Damit stehen sie nebenbei auch für Becketts sarkastischen Humor. Der skeptische Melancholiker zweifelte nicht nur an der Möglichkeit einer metaphysisch geordneten Welt, er fragte sich auch permanent, ob seine Texte was taugen und er überhaupt weiter schreiben soll. Francis Stuart etwa, einem befreundeten irischen Schriftsteller, vertraute er während eines Treffens im Pariser Winter von 1987 an: „Weißt du, Francis, meine Tage bestehen aus nichts als Banalitäten.“ Und mit Blick auf die Romantrilogie: „Das hat eine andere Person geschrieben.“ Paul Auster, ein inniger Verehrer, erinnert sich, dass Beckett auf seine Begeisterung nach der Lektüre von „Camier und Mercier“ fast ungläubig gefragt habe: „Was? Es hat Ihnen wirklich gefallen? Sie fanden es wirklich gut?“
Wie kritisch Beckett seine Texte beurteilte und sie immer wieder zu verbessern suchte, kann man jetzt dem Faksimile eines Handexemplars entnehmen, das Beckett 1957 während seiner Godot-Regie am Berliner Schiller Theater nicht aus der Hand gab. Es ist jetzt zum 100. Geburtstag erschienen (Edition Suhrkamp, Deutsch von Elmar Tophoven, 116 S., 10 €) und zeigt viele handschriftliche Korrekturen wie die am Ende des ersten Aktes. „Schade, dass wir kein Stück Kordel haben“, sagt Estragon da, und später: „Hilf mir daran denken, dass ich morgen einen Strick mitbringe.“ Das kann so stehen bleiben.
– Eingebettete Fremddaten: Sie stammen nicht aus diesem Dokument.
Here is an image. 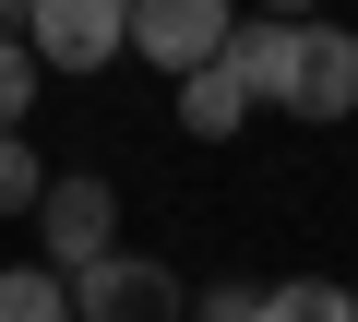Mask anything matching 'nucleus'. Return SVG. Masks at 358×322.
<instances>
[{
    "instance_id": "obj_1",
    "label": "nucleus",
    "mask_w": 358,
    "mask_h": 322,
    "mask_svg": "<svg viewBox=\"0 0 358 322\" xmlns=\"http://www.w3.org/2000/svg\"><path fill=\"white\" fill-rule=\"evenodd\" d=\"M263 108H287V119H310V131L358 119V24H322V13H287V60H275Z\"/></svg>"
},
{
    "instance_id": "obj_2",
    "label": "nucleus",
    "mask_w": 358,
    "mask_h": 322,
    "mask_svg": "<svg viewBox=\"0 0 358 322\" xmlns=\"http://www.w3.org/2000/svg\"><path fill=\"white\" fill-rule=\"evenodd\" d=\"M24 48L36 72H108L131 48V0H24Z\"/></svg>"
},
{
    "instance_id": "obj_3",
    "label": "nucleus",
    "mask_w": 358,
    "mask_h": 322,
    "mask_svg": "<svg viewBox=\"0 0 358 322\" xmlns=\"http://www.w3.org/2000/svg\"><path fill=\"white\" fill-rule=\"evenodd\" d=\"M36 239H48V251H36L48 275H84L96 251H120V191H108L96 168L48 180V191H36Z\"/></svg>"
},
{
    "instance_id": "obj_4",
    "label": "nucleus",
    "mask_w": 358,
    "mask_h": 322,
    "mask_svg": "<svg viewBox=\"0 0 358 322\" xmlns=\"http://www.w3.org/2000/svg\"><path fill=\"white\" fill-rule=\"evenodd\" d=\"M60 286H72V322H179V275L155 251H96Z\"/></svg>"
},
{
    "instance_id": "obj_5",
    "label": "nucleus",
    "mask_w": 358,
    "mask_h": 322,
    "mask_svg": "<svg viewBox=\"0 0 358 322\" xmlns=\"http://www.w3.org/2000/svg\"><path fill=\"white\" fill-rule=\"evenodd\" d=\"M227 24H239V0H131V48H143L155 72L215 60V48H227Z\"/></svg>"
},
{
    "instance_id": "obj_6",
    "label": "nucleus",
    "mask_w": 358,
    "mask_h": 322,
    "mask_svg": "<svg viewBox=\"0 0 358 322\" xmlns=\"http://www.w3.org/2000/svg\"><path fill=\"white\" fill-rule=\"evenodd\" d=\"M263 96H251V72L215 48V60H192V72H179V131H192V143H239V119H251Z\"/></svg>"
},
{
    "instance_id": "obj_7",
    "label": "nucleus",
    "mask_w": 358,
    "mask_h": 322,
    "mask_svg": "<svg viewBox=\"0 0 358 322\" xmlns=\"http://www.w3.org/2000/svg\"><path fill=\"white\" fill-rule=\"evenodd\" d=\"M251 322H346V286L334 275H275V286H251Z\"/></svg>"
},
{
    "instance_id": "obj_8",
    "label": "nucleus",
    "mask_w": 358,
    "mask_h": 322,
    "mask_svg": "<svg viewBox=\"0 0 358 322\" xmlns=\"http://www.w3.org/2000/svg\"><path fill=\"white\" fill-rule=\"evenodd\" d=\"M0 322H72V286L48 263H0Z\"/></svg>"
},
{
    "instance_id": "obj_9",
    "label": "nucleus",
    "mask_w": 358,
    "mask_h": 322,
    "mask_svg": "<svg viewBox=\"0 0 358 322\" xmlns=\"http://www.w3.org/2000/svg\"><path fill=\"white\" fill-rule=\"evenodd\" d=\"M36 191H48V155L24 131H0V215H36Z\"/></svg>"
},
{
    "instance_id": "obj_10",
    "label": "nucleus",
    "mask_w": 358,
    "mask_h": 322,
    "mask_svg": "<svg viewBox=\"0 0 358 322\" xmlns=\"http://www.w3.org/2000/svg\"><path fill=\"white\" fill-rule=\"evenodd\" d=\"M24 108H36V48L0 36V131H24Z\"/></svg>"
},
{
    "instance_id": "obj_11",
    "label": "nucleus",
    "mask_w": 358,
    "mask_h": 322,
    "mask_svg": "<svg viewBox=\"0 0 358 322\" xmlns=\"http://www.w3.org/2000/svg\"><path fill=\"white\" fill-rule=\"evenodd\" d=\"M192 322H251V286H239V275H227V286H203V298H192Z\"/></svg>"
},
{
    "instance_id": "obj_12",
    "label": "nucleus",
    "mask_w": 358,
    "mask_h": 322,
    "mask_svg": "<svg viewBox=\"0 0 358 322\" xmlns=\"http://www.w3.org/2000/svg\"><path fill=\"white\" fill-rule=\"evenodd\" d=\"M263 13H322V0H263Z\"/></svg>"
},
{
    "instance_id": "obj_13",
    "label": "nucleus",
    "mask_w": 358,
    "mask_h": 322,
    "mask_svg": "<svg viewBox=\"0 0 358 322\" xmlns=\"http://www.w3.org/2000/svg\"><path fill=\"white\" fill-rule=\"evenodd\" d=\"M346 322H358V286H346Z\"/></svg>"
}]
</instances>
Aber Beckett, der kurz vor der Machtergreifung der Nazis während einer längeren Deutschlandreise seine Sprachkenntnisse verbessert hatte und im Folgenden nicht nur Französisch schrieb und Italienisch im Original las, feilte an der deutschen Übersetzung und wollte als „Godot“-Regisseur, dass Estragon zuerst das Fehlen eines Strickes bedauert und dann an die Kordel erinnert werden will. Der Tausch akzentuiert Estragons Kleinmütigkeit. Wer zuerst scheinbar völlig überzeugt den Strick fordert, dann aber eine Kordel will, will unter Umständen doch nicht so entschieden aus dem Leben scheiden. Einerseits ist das kärgliche Dasein fade und beschwerlich, alle Hoffnung lässt Estragon allerdings nicht fahren.
Er wartet insgeheim auf Glücksmomente – auch wenn die sich nur in der Erinnerung einstellen und Beckett im „Godot“ wie in anderen Texten einem Lebensgefühl nachspürt, das ihn seit seinem frühen Proust-Aufsatz beschäftigt: der aufblitzenden glücklichen Erinnerung, die auffällig häufig mit deutschen Landschaften verknüpft ist. Kurz nach dem Strick/Kordel-Tausch liest man in Becketts Handexemplar, wie er auf geografische Korrektheit der dichterischen Fantasie achtet. Estragon spinnt seine halbherzige Selbstmordfantasie weiter und fragt Wladimir, ob der noch wisse, wie er, Estragon, dereinst in den Neckar gesprungen und von ihm wieder herausgefischt worden sei. Wladimir erinnert sich dunkel und meint, das sei während der Weinlese gewesen. Beckett korrigiert, macht aus dem Neckar den Rhein und notiert am Rand „Breisgau?“, streicht das aber wieder.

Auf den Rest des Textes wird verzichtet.